> Provided information:
** Start **

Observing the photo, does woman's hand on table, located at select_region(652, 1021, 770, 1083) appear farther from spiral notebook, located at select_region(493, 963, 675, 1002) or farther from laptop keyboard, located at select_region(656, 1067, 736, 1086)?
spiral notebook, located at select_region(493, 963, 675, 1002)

** End **
** Start **

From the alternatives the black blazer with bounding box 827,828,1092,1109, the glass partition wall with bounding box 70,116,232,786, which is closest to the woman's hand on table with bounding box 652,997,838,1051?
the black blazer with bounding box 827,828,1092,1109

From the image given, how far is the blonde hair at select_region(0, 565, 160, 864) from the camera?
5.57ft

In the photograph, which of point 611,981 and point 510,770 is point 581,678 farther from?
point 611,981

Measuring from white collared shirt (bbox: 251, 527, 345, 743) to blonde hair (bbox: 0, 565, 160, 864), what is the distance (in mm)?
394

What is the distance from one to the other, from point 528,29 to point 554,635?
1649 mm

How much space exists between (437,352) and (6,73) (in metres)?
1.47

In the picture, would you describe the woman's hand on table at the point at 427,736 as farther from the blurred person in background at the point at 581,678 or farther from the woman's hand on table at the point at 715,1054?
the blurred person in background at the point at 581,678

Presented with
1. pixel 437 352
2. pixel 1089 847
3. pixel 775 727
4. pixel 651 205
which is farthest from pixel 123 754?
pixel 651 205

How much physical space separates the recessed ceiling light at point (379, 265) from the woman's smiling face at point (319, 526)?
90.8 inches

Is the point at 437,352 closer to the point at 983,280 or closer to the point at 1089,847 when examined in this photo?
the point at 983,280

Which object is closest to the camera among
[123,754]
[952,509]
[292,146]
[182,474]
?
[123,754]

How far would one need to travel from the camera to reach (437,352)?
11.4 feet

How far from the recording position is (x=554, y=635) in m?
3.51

** End **

> Written instruction: Please pull out every row above that contains the string "hair", and note that case counts.

> Problem solution:
From the image given, how far is the blonde hair at select_region(0, 565, 160, 864) from the camera?
Measuring from white collared shirt (bbox: 251, 527, 345, 743) to blonde hair (bbox: 0, 565, 160, 864), what is the distance (in mm)?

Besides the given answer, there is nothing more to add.